Supplied records:
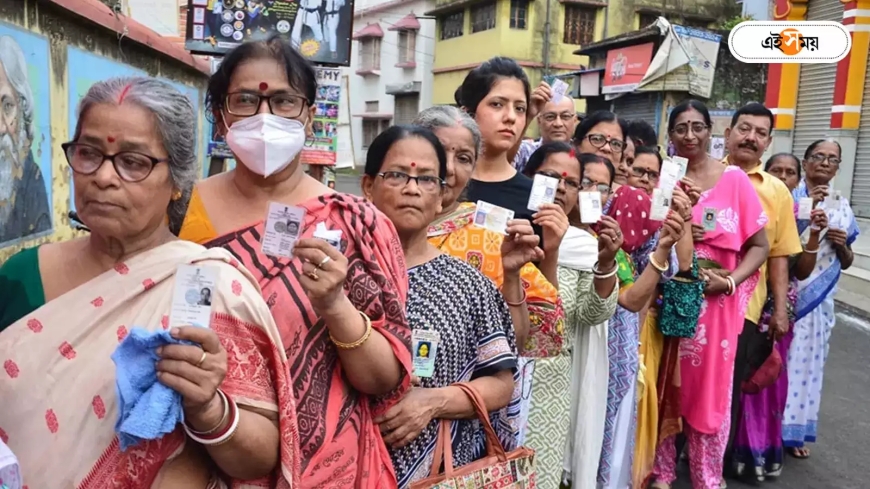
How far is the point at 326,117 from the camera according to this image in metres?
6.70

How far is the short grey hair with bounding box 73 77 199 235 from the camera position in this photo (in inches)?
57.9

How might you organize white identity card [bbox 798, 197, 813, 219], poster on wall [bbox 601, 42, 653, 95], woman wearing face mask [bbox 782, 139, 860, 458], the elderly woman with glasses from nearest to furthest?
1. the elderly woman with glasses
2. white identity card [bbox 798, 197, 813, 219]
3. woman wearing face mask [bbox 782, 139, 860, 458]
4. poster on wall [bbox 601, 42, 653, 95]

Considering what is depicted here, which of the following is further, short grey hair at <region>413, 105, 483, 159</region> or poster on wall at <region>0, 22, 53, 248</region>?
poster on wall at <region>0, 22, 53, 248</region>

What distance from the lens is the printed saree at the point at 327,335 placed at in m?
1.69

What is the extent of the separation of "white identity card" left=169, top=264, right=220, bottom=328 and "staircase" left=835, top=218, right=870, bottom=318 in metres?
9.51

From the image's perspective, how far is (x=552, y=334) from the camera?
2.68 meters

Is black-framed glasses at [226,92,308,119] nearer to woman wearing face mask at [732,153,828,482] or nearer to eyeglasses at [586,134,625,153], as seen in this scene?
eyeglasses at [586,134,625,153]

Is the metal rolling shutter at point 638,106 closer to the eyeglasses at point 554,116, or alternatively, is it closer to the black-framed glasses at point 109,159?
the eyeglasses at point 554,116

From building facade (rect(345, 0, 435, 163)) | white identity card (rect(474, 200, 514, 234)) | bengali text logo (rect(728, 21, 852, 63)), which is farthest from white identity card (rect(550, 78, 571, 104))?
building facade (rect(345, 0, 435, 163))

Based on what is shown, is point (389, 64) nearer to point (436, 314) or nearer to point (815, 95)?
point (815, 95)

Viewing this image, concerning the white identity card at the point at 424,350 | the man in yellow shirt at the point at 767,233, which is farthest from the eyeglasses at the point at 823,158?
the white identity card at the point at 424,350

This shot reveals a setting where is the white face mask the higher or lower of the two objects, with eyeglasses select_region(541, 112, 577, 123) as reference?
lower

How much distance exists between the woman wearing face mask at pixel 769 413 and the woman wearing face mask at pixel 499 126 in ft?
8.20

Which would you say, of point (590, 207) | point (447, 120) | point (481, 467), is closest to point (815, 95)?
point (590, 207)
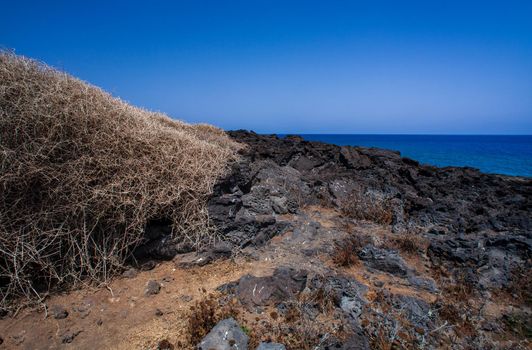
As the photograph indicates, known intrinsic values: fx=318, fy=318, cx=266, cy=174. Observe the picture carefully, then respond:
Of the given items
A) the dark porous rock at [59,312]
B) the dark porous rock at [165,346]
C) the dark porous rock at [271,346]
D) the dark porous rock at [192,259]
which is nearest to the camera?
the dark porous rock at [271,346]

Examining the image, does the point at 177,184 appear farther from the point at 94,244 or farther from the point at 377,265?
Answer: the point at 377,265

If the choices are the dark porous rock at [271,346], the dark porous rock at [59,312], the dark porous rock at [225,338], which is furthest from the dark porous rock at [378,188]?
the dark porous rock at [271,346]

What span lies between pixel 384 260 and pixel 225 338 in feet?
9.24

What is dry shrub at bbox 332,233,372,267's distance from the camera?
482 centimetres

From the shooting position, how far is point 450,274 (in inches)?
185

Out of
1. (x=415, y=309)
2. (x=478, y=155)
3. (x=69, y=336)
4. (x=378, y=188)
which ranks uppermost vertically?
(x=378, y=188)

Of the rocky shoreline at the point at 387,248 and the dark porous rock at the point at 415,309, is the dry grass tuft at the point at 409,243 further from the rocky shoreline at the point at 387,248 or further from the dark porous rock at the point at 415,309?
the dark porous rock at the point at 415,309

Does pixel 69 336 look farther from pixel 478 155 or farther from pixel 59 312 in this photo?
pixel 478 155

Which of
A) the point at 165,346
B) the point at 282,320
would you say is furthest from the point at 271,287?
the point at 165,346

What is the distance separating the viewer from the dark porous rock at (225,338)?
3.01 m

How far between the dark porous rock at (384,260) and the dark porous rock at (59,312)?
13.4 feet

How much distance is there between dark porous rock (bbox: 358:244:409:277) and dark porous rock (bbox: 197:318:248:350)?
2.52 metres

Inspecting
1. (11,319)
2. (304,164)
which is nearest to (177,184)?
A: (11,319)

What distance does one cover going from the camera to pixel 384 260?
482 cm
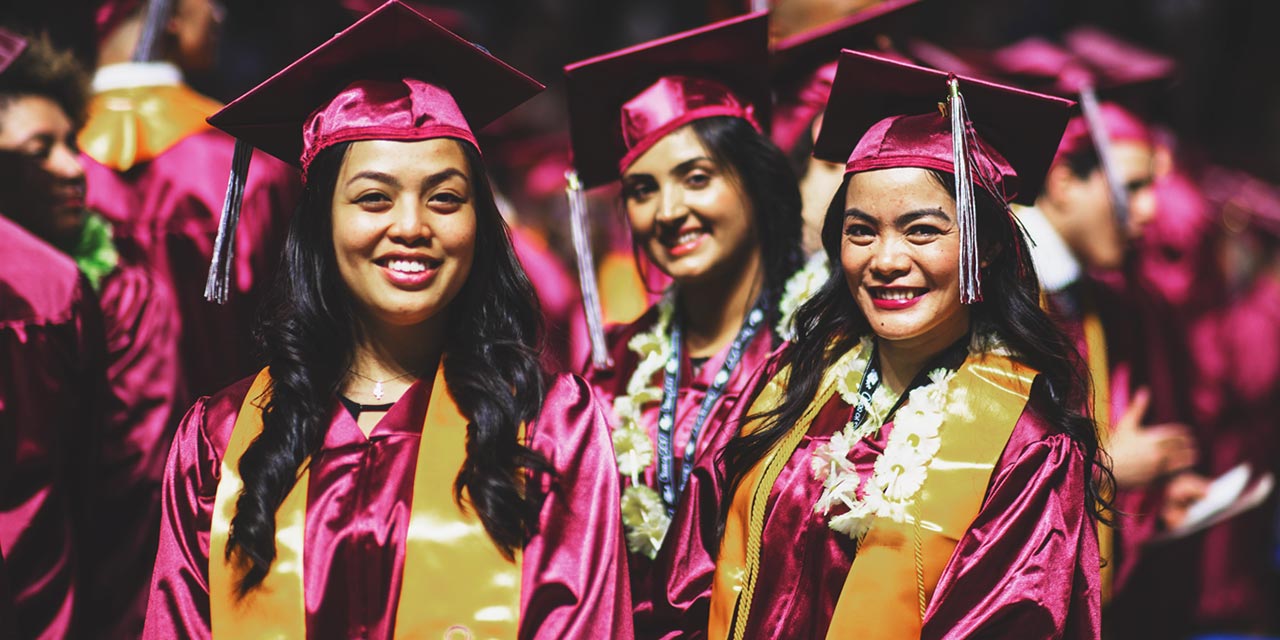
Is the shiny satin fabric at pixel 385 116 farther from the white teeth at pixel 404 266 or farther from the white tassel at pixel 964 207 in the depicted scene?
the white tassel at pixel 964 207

Exercise:
Repeat the records above exactly, omitting every picture.

Correct response:
How far is the point at 326,117 from the camera according to this image in metres?
6.70

How far is the short grey hair with bounding box 73 77 199 235 from the camera position in this photo (in inches)?
57.9

How might you organize white identity card [bbox 798, 197, 813, 219], poster on wall [bbox 601, 42, 653, 95], woman wearing face mask [bbox 782, 139, 860, 458], the elderly woman with glasses from nearest to furthest?
1. the elderly woman with glasses
2. white identity card [bbox 798, 197, 813, 219]
3. woman wearing face mask [bbox 782, 139, 860, 458]
4. poster on wall [bbox 601, 42, 653, 95]

Considering what is depicted here, which of the following is further, short grey hair at <region>413, 105, 483, 159</region> or poster on wall at <region>0, 22, 53, 248</region>?
poster on wall at <region>0, 22, 53, 248</region>

What distance from the lens is the printed saree at the point at 327,335 placed at in m?
1.69

What is the extent of the separation of "white identity card" left=169, top=264, right=220, bottom=328 and "staircase" left=835, top=218, right=870, bottom=318 in metres?
9.51

From the image's perspective, how far is (x=552, y=334) from the camera?
2.68 meters

Is black-framed glasses at [226,92,308,119] nearer to woman wearing face mask at [732,153,828,482] or nearer to eyeglasses at [586,134,625,153], as seen in this scene?
eyeglasses at [586,134,625,153]

Is the metal rolling shutter at point 638,106 closer to the eyeglasses at point 554,116, or alternatively, is it closer to the black-framed glasses at point 109,159?
the eyeglasses at point 554,116

From building facade (rect(345, 0, 435, 163)) | white identity card (rect(474, 200, 514, 234)) | bengali text logo (rect(728, 21, 852, 63)), which is farthest from white identity card (rect(550, 78, 571, 104))?
building facade (rect(345, 0, 435, 163))

Based on what is shown, is point (389, 64) nearer to point (436, 314) or nearer to point (815, 95)?
point (815, 95)

Viewing this image, concerning the white identity card at the point at 424,350 | the man in yellow shirt at the point at 767,233, which is farthest from the eyeglasses at the point at 823,158?
the white identity card at the point at 424,350

This shot reveals a setting where is the white face mask the higher or lower of the two objects, with eyeglasses select_region(541, 112, 577, 123) as reference?
lower

How much distance exists between the woman wearing face mask at pixel 769 413 and the woman wearing face mask at pixel 499 126 in ft?
8.20

Which would you say, of point (590, 207) | point (447, 120) | point (481, 467), is closest to point (815, 95)?
point (590, 207)
As the photograph indicates, known intrinsic values: fx=318, fy=318, cx=266, cy=174. Observe the picture carefully, then respond:
Of the given items
A) the dark porous rock at [59,312]
B) the dark porous rock at [165,346]
C) the dark porous rock at [271,346]
D) the dark porous rock at [192,259]
which is nearest to the camera?
the dark porous rock at [271,346]

Examining the image, does the point at 177,184 appear farther from the point at 94,244 or farther from the point at 377,265?
Answer: the point at 377,265

If the choices are the dark porous rock at [271,346], the dark porous rock at [59,312], the dark porous rock at [225,338], which is furthest from the dark porous rock at [378,188]?
the dark porous rock at [271,346]

What span lies between pixel 384 260 and pixel 225 338 in feet?
9.24

What is dry shrub at bbox 332,233,372,267's distance from the camera?
482 centimetres

From the shooting position, how far is point 450,274 (in inches)?
185

Out of
1. (x=415, y=309)
2. (x=478, y=155)
3. (x=69, y=336)
4. (x=378, y=188)
which ranks uppermost vertically?
(x=378, y=188)

Of the rocky shoreline at the point at 387,248 and the dark porous rock at the point at 415,309, is the dry grass tuft at the point at 409,243 further from the rocky shoreline at the point at 387,248 or further from the dark porous rock at the point at 415,309?
the dark porous rock at the point at 415,309

Does pixel 69 336 look farther from pixel 478 155 or farther from pixel 59 312 in this photo?
pixel 478 155

Which of
A) the point at 165,346
B) the point at 282,320
would you say is furthest from the point at 271,287?
the point at 165,346

What is the distance separating the viewer from the dark porous rock at (225,338)?
3.01 m

How far between the dark porous rock at (384,260) and the dark porous rock at (59,312)?
13.4 feet

How much distance is there between dark porous rock (bbox: 358:244:409:277) and dark porous rock (bbox: 197:318:248:350)?
2.52 metres

Inspecting
1. (11,319)
2. (304,164)
which is nearest to (177,184)?
A: (11,319)

What distance does one cover going from the camera to pixel 384 260?
482 cm
Is the shiny satin fabric at pixel 385 116 farther from the white teeth at pixel 404 266 or farther from the white tassel at pixel 964 207 in the depicted scene?
the white tassel at pixel 964 207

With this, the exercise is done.